Second, firms are confronting more issues that are driving the need for and the growth of the integration market, such as:
Cloud proliferation - today's users are integrating more and more to a variety of cloud applications. That requires a refresh on the tools used for cloud-to-cloud and cloud-to-on-premise integrations.
Increasing end-points - more customer or supplier portals to integrate to, more apps, more devices, and disconnected enterprise processes. The Internet of Things will drive a huge explosion of data coming from trillions of devices that will need to find its way from source to destination.
More customer and trading partner interactions - behind the scenes in omnichannel, home delivery, outsourcing, service logistics, and ecommerce sales are many more processes that require not only well-engineered workflow and web services, but accurate and real-time data. They are increasing the type and quantity of business process integrations between trading partners, thereby changing the B2B solution.
Automation of business processes and integration - users and IT would like to make the process of change easier. Business process management tools and workflow engines are getting easier to use and often are part of the application vendor’s offering and the user’s solution purchase. So adoption of tools continues.
Revitalization of the IT portfolio - decades ago Richard Nolan proffered that the useful life of a software product is about seven years. Since the mid-nineties, when ERP became hot, there have been at least four major identifiable waves of technology transformation. Hence, even major firms are feeling behind the times and are re-evaluating, adding to, or outright replacing their investments from a decade or more ago to take advantage of the current innovations.
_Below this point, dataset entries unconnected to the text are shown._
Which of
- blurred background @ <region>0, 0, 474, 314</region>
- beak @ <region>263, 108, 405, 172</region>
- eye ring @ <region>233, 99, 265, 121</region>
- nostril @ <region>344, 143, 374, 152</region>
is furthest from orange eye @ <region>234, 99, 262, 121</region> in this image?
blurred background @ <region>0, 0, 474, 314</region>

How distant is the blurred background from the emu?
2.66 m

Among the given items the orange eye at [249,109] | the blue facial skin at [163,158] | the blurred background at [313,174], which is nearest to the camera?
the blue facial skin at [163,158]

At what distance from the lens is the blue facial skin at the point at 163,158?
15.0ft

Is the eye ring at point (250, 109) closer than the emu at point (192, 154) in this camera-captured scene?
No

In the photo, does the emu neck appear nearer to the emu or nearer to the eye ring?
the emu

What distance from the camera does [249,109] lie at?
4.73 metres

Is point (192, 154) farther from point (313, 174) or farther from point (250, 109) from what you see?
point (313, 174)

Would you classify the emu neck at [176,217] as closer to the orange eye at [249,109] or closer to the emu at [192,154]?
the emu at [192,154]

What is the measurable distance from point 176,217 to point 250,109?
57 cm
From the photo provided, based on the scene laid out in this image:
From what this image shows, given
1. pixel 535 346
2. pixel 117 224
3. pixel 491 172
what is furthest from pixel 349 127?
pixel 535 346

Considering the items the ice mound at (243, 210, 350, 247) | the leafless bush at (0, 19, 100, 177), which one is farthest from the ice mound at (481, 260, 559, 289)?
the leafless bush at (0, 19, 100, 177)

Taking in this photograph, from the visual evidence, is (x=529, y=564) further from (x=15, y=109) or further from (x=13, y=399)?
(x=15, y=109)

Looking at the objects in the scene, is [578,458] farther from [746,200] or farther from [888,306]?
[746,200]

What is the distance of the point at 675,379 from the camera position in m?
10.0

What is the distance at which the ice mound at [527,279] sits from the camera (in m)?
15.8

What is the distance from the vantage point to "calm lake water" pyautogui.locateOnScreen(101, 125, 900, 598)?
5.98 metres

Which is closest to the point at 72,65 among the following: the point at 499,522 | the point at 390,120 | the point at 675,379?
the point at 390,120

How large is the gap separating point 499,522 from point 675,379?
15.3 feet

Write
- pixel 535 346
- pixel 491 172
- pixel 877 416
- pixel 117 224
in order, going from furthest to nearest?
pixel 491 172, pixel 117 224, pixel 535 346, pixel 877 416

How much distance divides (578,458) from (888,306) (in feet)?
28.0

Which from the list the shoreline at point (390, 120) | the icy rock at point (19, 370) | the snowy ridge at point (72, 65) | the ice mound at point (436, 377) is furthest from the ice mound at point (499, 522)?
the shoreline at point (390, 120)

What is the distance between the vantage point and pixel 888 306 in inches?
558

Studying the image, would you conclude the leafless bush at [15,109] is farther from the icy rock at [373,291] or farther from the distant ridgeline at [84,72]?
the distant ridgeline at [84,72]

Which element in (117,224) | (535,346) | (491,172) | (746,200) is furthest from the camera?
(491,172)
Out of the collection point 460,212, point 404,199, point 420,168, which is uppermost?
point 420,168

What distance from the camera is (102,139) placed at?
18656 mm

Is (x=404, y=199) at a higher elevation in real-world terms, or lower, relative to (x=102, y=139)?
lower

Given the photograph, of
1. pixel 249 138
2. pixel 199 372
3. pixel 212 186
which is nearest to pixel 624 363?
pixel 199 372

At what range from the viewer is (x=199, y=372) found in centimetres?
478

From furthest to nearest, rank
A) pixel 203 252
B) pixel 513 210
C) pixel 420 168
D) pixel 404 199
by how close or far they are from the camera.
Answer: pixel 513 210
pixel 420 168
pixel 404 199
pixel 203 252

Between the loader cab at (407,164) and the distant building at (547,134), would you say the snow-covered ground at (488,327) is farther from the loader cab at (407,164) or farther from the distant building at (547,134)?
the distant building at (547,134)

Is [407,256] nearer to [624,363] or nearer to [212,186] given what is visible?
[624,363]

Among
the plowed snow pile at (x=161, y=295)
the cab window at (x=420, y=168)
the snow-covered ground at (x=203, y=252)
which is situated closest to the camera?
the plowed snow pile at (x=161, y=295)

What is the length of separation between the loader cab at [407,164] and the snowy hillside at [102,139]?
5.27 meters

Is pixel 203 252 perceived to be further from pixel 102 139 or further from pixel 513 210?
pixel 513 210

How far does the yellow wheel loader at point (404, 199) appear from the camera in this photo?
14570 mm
Being left behind - one of the sad challenges that users sometimes have to address is as ERP companies continue to release new products, they sometimes differ radically from the past. New code just does not work with the old code anymore. Users are on their own to re-establish connections, transform data, and so on. As disappointing as this must be, it does point to typical challenges for customers who have charted their own course (or just have little use for some of the new code offered by the vendors). If an enterprise also did a fair amount of customization, it is really on its own to manage and modify that code.